When studying either different groups of human beings at some period of time but in different historical and geographical contexts, or contrary to that a certain group of human beings in a specific geographical context but at various times, it becomes obvious that sexuality, its practices and values attached to them are exposed to constant changes.  
So, for example a “two spirited person” is a native tradition from North and South American as well as Canadian tribes (e.g. Inuit, Inca, Lakota, Cree, Cheyenne). Traditionally, the two-spirited person was one who had received a gift from the Creator, that gift being the privilege to house both male and female spirits in their bodies. Being given the gift of two-spirits meant that this individual had the ability to see the world from two perspectives at the same time. This greater vision was a gift to be shared with all, and as such, two-spirited men and women were revered as leaders, mediators, teachers, artists, seers, and spiritual guides. They were treated with the greatest respect, and held important spiritual and ceremonial responsibilities. Two spirited persons also can be found outside North America like in Africa (Swahili, Zulu) in Korea, Thailand, and Philippines and so on. Europeans saw them later as homosexuals and introduced homophobia into those cultures.
Anthropological research has influenced theories about sexuality insofar as that homosexuality cannot be regarded as opposed to heterosexuality: Both orientations are two poles of the same sexual continuum. Already in the fifties Alfred Kinsey had developed a theory about a continuum reaching from exclusive heterosexuality to exclusive homosexuality (also see Adrienne Rich (1979): On Lies, Secrets and Silence: Selected Prose, 1966-1978). Anthropological research supports the theory of social construction of sexuality, whereas human sexuality is characterized by great diversity.

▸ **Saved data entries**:

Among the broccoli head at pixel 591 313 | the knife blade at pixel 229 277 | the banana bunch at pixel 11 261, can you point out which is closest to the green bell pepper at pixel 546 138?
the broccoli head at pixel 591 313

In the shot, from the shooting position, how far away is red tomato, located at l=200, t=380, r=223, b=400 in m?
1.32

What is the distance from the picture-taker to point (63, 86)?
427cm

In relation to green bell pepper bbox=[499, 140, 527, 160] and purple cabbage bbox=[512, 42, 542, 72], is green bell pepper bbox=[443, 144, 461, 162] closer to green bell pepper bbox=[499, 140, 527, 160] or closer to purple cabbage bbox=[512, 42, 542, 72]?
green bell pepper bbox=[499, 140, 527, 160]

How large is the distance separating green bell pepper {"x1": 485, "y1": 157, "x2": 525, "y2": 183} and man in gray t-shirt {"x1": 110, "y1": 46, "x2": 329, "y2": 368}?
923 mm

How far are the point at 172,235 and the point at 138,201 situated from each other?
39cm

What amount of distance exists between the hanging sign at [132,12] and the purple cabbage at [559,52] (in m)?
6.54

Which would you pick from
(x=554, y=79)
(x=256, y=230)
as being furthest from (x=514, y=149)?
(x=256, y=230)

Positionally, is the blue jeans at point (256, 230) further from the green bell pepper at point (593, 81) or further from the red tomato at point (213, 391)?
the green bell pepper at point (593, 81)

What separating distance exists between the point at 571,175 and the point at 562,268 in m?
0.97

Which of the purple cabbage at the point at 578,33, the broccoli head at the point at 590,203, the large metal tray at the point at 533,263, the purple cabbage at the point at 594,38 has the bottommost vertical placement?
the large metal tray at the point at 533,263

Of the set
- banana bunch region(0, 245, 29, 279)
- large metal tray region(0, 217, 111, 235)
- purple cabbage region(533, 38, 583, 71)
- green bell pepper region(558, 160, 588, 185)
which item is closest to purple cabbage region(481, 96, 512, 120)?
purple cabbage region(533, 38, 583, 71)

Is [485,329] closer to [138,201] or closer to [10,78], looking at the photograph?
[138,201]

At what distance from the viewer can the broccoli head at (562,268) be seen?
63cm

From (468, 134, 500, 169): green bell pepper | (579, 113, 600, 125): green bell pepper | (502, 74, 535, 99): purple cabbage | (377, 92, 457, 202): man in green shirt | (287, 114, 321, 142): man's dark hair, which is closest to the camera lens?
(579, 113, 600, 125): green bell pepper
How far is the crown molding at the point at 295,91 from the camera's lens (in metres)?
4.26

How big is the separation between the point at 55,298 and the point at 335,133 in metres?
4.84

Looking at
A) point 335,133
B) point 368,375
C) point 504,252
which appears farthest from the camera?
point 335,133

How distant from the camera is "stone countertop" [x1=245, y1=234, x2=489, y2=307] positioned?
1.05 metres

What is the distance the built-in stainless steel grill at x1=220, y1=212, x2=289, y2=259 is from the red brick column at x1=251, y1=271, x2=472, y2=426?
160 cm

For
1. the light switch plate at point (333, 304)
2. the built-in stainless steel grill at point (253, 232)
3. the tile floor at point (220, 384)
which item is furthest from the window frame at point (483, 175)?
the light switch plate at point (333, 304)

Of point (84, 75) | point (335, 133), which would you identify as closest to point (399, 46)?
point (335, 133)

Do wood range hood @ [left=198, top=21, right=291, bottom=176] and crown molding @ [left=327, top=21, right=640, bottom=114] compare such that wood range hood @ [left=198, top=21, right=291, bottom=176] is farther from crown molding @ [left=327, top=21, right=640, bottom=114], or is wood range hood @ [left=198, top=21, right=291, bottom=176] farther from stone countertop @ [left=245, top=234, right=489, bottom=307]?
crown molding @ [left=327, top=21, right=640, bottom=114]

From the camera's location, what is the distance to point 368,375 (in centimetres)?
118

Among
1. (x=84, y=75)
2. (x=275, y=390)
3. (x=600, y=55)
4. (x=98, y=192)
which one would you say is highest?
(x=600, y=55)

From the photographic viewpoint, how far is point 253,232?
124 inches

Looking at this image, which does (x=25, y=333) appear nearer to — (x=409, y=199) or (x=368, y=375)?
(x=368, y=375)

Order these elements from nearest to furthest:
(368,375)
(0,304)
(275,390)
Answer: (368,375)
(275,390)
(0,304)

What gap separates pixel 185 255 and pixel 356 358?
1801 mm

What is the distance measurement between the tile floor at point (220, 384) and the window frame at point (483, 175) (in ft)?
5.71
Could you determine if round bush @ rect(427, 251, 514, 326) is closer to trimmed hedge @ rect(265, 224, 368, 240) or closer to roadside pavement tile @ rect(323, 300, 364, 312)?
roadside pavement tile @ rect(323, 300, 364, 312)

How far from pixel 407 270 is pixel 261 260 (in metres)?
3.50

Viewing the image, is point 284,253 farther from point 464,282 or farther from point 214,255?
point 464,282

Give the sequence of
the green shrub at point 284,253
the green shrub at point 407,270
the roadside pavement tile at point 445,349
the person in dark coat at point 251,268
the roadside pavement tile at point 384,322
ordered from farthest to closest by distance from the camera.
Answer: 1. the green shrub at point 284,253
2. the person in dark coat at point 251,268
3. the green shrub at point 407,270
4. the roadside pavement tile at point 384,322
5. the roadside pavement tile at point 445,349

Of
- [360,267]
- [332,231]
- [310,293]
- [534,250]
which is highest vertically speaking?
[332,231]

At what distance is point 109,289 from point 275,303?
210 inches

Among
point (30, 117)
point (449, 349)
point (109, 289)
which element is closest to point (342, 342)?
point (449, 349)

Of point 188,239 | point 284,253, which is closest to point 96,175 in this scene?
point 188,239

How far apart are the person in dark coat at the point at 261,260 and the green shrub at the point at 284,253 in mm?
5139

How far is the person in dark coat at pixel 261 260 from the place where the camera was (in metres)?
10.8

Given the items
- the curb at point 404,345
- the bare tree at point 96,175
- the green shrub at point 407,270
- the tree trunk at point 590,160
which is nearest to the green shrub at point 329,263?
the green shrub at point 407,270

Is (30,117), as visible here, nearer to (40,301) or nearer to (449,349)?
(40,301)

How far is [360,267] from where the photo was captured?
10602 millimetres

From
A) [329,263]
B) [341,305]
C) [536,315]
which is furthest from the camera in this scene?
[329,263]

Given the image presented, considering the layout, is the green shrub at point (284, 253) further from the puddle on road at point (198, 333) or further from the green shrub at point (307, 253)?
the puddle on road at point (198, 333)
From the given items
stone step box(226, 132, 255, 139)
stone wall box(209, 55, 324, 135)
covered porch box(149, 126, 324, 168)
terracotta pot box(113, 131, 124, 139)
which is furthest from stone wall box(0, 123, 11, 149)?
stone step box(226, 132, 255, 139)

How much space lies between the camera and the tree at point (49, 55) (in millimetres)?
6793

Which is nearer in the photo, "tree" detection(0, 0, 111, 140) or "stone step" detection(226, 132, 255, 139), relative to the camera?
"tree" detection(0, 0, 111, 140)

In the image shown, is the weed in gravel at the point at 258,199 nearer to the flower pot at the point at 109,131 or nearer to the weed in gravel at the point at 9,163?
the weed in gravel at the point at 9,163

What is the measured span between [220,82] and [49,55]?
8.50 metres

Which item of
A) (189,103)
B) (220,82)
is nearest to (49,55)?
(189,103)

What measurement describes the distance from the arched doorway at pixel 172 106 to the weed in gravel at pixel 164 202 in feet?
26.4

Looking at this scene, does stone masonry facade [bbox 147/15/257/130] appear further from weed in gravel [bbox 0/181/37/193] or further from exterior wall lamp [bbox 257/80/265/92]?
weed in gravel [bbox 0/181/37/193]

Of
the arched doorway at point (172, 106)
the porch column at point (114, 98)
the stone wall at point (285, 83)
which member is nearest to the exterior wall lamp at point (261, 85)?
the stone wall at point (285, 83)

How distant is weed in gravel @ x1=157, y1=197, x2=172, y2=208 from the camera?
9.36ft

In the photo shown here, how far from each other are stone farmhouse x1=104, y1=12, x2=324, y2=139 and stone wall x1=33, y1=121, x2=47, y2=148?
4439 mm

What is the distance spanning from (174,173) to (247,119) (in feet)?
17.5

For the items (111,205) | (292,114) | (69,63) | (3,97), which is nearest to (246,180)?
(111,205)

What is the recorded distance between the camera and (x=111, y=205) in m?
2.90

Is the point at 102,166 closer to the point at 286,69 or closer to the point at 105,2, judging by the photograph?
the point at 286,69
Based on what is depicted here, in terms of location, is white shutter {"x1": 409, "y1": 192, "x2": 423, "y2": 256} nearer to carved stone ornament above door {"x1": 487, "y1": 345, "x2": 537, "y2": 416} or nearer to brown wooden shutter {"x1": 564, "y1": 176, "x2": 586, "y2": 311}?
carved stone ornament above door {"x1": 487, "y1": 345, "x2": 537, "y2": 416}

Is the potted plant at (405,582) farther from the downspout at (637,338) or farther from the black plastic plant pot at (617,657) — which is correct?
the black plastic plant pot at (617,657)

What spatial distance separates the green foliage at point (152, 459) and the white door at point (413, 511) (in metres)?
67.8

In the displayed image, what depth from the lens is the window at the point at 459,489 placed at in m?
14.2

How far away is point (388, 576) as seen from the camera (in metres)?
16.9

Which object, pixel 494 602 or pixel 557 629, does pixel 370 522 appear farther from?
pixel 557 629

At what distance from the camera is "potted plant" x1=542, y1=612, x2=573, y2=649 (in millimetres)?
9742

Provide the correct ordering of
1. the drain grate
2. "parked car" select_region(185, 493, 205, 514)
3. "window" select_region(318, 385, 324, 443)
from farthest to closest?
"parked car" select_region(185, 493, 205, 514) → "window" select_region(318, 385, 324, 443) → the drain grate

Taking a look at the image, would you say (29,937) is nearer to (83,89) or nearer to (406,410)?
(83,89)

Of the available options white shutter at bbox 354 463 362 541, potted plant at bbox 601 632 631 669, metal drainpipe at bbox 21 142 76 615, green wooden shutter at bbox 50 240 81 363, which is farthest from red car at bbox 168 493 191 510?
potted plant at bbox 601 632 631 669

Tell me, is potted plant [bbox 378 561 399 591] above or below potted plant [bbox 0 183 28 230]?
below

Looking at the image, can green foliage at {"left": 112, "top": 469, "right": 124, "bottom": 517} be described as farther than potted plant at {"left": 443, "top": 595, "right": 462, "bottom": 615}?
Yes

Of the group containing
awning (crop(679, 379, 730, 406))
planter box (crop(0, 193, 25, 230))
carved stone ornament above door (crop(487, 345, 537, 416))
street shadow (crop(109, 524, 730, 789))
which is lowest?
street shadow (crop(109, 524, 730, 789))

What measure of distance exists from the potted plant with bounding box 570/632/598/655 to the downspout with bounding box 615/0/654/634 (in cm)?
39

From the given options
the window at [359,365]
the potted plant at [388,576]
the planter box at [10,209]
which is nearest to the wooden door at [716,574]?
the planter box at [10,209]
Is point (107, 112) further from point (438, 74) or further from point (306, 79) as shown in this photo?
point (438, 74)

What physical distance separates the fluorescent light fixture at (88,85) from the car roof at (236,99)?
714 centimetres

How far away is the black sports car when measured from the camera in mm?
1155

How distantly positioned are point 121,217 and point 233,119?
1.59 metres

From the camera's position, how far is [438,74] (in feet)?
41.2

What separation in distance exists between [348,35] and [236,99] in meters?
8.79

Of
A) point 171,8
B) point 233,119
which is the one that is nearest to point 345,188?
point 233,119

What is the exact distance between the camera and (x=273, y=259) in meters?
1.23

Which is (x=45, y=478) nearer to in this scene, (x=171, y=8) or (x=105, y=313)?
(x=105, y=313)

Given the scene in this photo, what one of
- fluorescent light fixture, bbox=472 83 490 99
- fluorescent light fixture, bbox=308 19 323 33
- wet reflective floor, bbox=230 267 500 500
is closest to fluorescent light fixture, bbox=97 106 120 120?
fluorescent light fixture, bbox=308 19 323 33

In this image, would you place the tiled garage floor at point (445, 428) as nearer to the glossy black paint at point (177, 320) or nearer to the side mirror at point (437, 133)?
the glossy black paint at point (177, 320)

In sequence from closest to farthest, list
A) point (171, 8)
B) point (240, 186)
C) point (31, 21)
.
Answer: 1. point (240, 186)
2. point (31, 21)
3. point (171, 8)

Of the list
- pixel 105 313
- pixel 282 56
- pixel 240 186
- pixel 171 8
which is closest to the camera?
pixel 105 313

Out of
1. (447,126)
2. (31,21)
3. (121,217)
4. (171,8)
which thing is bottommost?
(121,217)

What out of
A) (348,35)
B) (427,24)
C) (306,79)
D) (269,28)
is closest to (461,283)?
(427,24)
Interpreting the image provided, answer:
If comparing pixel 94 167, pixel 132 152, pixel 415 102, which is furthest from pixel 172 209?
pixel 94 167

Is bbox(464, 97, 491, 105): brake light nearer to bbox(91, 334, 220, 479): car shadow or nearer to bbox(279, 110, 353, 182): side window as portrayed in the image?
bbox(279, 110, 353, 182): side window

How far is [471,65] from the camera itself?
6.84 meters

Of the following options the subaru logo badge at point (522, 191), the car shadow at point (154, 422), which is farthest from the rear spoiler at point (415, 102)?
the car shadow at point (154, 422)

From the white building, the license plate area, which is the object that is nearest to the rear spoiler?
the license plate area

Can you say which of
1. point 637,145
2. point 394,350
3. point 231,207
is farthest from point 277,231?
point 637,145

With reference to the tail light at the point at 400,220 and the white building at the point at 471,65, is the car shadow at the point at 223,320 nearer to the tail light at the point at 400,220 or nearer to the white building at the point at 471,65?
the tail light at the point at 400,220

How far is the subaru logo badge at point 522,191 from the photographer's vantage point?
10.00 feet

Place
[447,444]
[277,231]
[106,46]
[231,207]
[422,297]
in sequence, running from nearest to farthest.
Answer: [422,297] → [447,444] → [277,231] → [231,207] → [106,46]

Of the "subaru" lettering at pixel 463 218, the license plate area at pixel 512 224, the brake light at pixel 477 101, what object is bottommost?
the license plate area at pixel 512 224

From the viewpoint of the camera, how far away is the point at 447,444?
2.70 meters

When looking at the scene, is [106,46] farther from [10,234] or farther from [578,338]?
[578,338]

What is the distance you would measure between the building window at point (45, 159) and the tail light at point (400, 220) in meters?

▸ **OBJECTIVES**:
A: In the text on the anthropology of sexuality, what did Alfred Kinsey's theory from the fifties describe?
B: List every role in which, according to the text on the anthropology of sexuality, two-spirited men and women were revered.
C: Pick up the text on the anthropology of sexuality after its final sentence and carry it forward.

▸ **RESPONSES TO THE TASKS**:
A: A continuum reaching from exclusive heterosexuality to exclusive homosexuality.

B: Leaders, mediators, teachers, artists, seers, and spiritual guides.

C:
c) Social learning theory

Social learning theory focuses on the learning that occurs within a social context. It considers that people learn from one another, including such concepts as observational learning, imitation, and modelling. Among others Albert Bandura (1977: Social Learning Theory) is considered the leading proponent of this theory. The social learning theory especially is applied to the understanding of aggression (A. Bandura (1973): Aggression: A Social Learning Analysis) and psychological disorders, particularly in the context of behaviour modification. It is considered a bridge between behaviourist learning theories and cognitive learning theories since it has cognitive factors as well as behaviourist factors (actually operant factors). Contrary to behaviourists it is assumed that behaviour can be chosen over another or increased in frequency or intensity without direct reinforcement (like direct rewards). Cognitive elements are introduced via individually generated expectancies about rewards, whereas expectancies are acting as reinforcers of behaviour.
Social learning theory rests on some basic assumptions about humans and human behaviour:

  • People are social beings; they react to the environment or respond to stimuli in the environment. This means that sexual behaviour can be taught.
  • Within social learning theory the idea of an existing innate sex drive is superfluous since trait or trait-like behaviour is created in conjunction with environmental stimuli.
  • Social behaviour can occur without external reinforcement; individual cognitions mediate the cues from the environment.

Social learning theory treats human sexuality as at least partially learned and cognitively oriented. According to Hovell et al. (1994) sexual pleasure and expectancies about sexual pleasure are among the most powerful of all reinforcers.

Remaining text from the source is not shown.